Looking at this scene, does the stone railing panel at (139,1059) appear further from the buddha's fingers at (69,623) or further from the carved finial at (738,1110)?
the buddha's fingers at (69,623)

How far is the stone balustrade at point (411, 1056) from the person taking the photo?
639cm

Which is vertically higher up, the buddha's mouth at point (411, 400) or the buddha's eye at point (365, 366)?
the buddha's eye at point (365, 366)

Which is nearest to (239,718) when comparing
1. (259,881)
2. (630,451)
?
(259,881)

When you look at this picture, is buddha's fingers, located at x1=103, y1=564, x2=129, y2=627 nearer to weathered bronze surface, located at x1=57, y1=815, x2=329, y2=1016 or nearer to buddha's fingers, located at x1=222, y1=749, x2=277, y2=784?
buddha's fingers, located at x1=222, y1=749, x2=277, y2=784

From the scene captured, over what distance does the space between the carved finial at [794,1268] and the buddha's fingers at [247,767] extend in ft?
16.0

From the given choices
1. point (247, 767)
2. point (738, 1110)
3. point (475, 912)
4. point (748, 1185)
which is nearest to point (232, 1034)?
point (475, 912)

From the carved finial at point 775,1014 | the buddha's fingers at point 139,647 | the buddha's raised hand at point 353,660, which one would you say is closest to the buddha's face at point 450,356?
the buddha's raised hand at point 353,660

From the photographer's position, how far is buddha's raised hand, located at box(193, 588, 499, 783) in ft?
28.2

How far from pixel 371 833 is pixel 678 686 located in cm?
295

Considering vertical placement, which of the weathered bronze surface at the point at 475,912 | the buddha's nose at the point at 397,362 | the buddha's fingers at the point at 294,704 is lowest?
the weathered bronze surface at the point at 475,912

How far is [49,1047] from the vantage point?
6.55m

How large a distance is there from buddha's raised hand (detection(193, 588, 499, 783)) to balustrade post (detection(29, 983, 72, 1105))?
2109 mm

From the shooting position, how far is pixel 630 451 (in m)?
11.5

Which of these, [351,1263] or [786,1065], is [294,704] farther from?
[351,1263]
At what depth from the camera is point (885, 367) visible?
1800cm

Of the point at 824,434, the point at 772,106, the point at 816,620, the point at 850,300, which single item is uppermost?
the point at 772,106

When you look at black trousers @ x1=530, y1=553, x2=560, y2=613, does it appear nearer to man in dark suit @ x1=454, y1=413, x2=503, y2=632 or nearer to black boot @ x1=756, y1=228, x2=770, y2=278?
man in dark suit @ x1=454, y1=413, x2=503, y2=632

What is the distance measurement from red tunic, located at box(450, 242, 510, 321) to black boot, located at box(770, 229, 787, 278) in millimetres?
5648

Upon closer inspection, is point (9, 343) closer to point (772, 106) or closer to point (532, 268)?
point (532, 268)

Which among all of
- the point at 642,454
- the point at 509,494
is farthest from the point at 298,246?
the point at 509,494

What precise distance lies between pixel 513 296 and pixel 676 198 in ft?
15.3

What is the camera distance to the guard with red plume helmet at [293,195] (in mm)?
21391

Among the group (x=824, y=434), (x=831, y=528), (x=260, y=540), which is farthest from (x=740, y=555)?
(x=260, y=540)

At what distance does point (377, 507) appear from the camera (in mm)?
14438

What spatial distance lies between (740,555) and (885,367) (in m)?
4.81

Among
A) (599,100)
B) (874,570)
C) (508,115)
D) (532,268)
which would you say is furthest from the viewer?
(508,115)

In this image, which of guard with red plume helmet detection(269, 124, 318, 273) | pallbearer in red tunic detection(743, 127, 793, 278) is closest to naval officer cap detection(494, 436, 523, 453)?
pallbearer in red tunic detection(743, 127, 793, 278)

--

* _WHAT THE TASK ASKS_:
Pull out each record as written and restate it exactly.

* _WORKED ANSWER_:
Looking at this scene, does the stone railing panel at (139,1059) appear further from the buddha's fingers at (69,623) or further from the carved finial at (738,1110)?
the buddha's fingers at (69,623)

How far is the stone balustrade at point (411, 1056) from the person taking the photo?
639cm

Which is vertically higher up, the buddha's mouth at point (411, 400) or the buddha's eye at point (365, 366)?
the buddha's eye at point (365, 366)

Which is nearest to (239,718) when comparing
1. (259,881)
2. (630,451)
?
(259,881)

When you look at this picture, is buddha's fingers, located at x1=103, y1=564, x2=129, y2=627 nearer to weathered bronze surface, located at x1=57, y1=815, x2=329, y2=1016 or nearer to buddha's fingers, located at x1=222, y1=749, x2=277, y2=784?
buddha's fingers, located at x1=222, y1=749, x2=277, y2=784

From the scene captured, over what distance does the space between the carved finial at [794,1268] and the buddha's fingers at [247,767] extend in ft?
16.0

From the given choices
1. point (247, 767)
2. point (738, 1110)
3. point (475, 912)
4. point (748, 1185)
which is nearest to point (232, 1034)?
point (475, 912)

From the carved finial at point 775,1014 | the buddha's fingers at point 139,647 | the buddha's raised hand at point 353,660, which one would you say is closest to the buddha's face at point 450,356?
the buddha's raised hand at point 353,660

From the photographer's position, how far is buddha's raised hand, located at box(193, 588, 499, 783) in ft?
28.2

How far from pixel 371 833 is pixel 678 686 located in cm?
295

Considering vertical placement, which of the weathered bronze surface at the point at 475,912 | the buddha's nose at the point at 397,362 | the buddha's fingers at the point at 294,704 is lowest?
the weathered bronze surface at the point at 475,912

How far is [49,1047] from the vantage point?
6.55m

How large a distance is there from buddha's raised hand (detection(193, 588, 499, 783)) to balustrade post (detection(29, 983, 72, 1105))?
2109 mm

From the shooting position, how far is pixel 630 451 (in m)?
11.5

Which of these, [351,1263] or [786,1065], is [294,704] farther from?
[351,1263]
At what depth from the camera is point (885, 367) visible?
1800cm

Of the point at 824,434, the point at 772,106, the point at 816,620, the point at 850,300, which single item is uppermost?
the point at 772,106

When you look at black trousers @ x1=530, y1=553, x2=560, y2=613, does it appear nearer to man in dark suit @ x1=454, y1=413, x2=503, y2=632 or nearer to black boot @ x1=756, y1=228, x2=770, y2=278?
man in dark suit @ x1=454, y1=413, x2=503, y2=632

What is the distance measurement from red tunic, located at box(450, 242, 510, 321) to black boot, located at box(770, 229, 787, 278) in millimetres?
5648

Upon closer inspection, is point (9, 343) closer to point (772, 106) or closer to point (532, 268)?
point (532, 268)

Which among all of
- the point at 642,454
- the point at 509,494
is farthest from the point at 298,246?
the point at 509,494

What precise distance lies between pixel 513 296 and pixel 676 198 in ft?
15.3

What is the camera distance to the guard with red plume helmet at [293,195] (in mm)?
21391

Among the group (x=824, y=434), (x=831, y=528), (x=260, y=540), which is farthest from (x=740, y=555)?
(x=260, y=540)

At what distance does point (377, 507) appear from the camera (in mm)?
14438

What spatial distance lies between (740,555) and (885,367) (in m)?
4.81

Among
A) (599,100)
B) (874,570)
C) (508,115)
D) (532,268)
which would you say is furthest from the viewer?
(508,115)

In this image, which of guard with red plume helmet detection(269, 124, 318, 273) | pallbearer in red tunic detection(743, 127, 793, 278) is closest to naval officer cap detection(494, 436, 523, 453)?
pallbearer in red tunic detection(743, 127, 793, 278)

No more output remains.